(Spatial data with images)

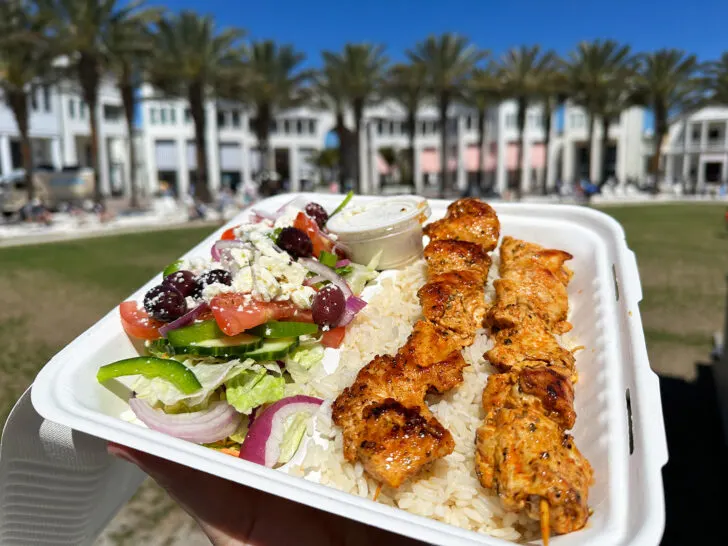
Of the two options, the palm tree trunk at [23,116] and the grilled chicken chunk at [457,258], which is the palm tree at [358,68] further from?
the grilled chicken chunk at [457,258]

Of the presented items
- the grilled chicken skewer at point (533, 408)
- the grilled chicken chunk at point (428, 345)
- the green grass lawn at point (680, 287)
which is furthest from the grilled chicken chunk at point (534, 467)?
the green grass lawn at point (680, 287)

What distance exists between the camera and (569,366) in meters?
2.25

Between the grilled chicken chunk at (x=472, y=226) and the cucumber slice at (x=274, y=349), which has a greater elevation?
Answer: the grilled chicken chunk at (x=472, y=226)

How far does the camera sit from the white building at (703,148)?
60.2 m

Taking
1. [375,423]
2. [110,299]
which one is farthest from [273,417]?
[110,299]

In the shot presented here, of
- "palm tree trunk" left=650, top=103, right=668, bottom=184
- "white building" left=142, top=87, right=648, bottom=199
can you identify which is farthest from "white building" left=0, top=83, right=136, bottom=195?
"palm tree trunk" left=650, top=103, right=668, bottom=184

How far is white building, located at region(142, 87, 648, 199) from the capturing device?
58.6 metres

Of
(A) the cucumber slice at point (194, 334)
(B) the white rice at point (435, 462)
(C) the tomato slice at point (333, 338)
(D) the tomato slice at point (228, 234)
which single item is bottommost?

(Work to complete):
Copy every item above word for word, leaving out the pictures.

(Exercise response):
Of the two options, the palm tree trunk at [23,116] and the grilled chicken chunk at [457,258], which is the palm tree at [358,68] further from?
the grilled chicken chunk at [457,258]

Of the presented items
- the grilled chicken skewer at point (533, 408)
- the grilled chicken chunk at point (428, 345)
- the green grass lawn at point (680, 287)
which is furthest from the grilled chicken chunk at point (534, 467)?
the green grass lawn at point (680, 287)

What distance exists between the camera and (569,366) in meters?
2.25

Between the grilled chicken chunk at (x=472, y=226) and the cucumber slice at (x=274, y=349), which has a greater elevation?
Answer: the grilled chicken chunk at (x=472, y=226)

How far does the camera sit from the white building at (703,148)?
60.2 m

Taking
1. [375,423]
2. [110,299]
which one is farthest from [273,417]?
[110,299]

In the shot presented here, of
- "palm tree trunk" left=650, top=103, right=668, bottom=184
- "white building" left=142, top=87, right=648, bottom=199
can you identify which is farthest from "white building" left=0, top=83, right=136, bottom=195?
"palm tree trunk" left=650, top=103, right=668, bottom=184

How far is white building, located at region(142, 87, 648, 199) from the capturing device?
58.6 metres

Of
(A) the cucumber slice at point (194, 334)
(B) the white rice at point (435, 462)
(C) the tomato slice at point (333, 338)
(D) the tomato slice at point (228, 234)
which single item is bottommost?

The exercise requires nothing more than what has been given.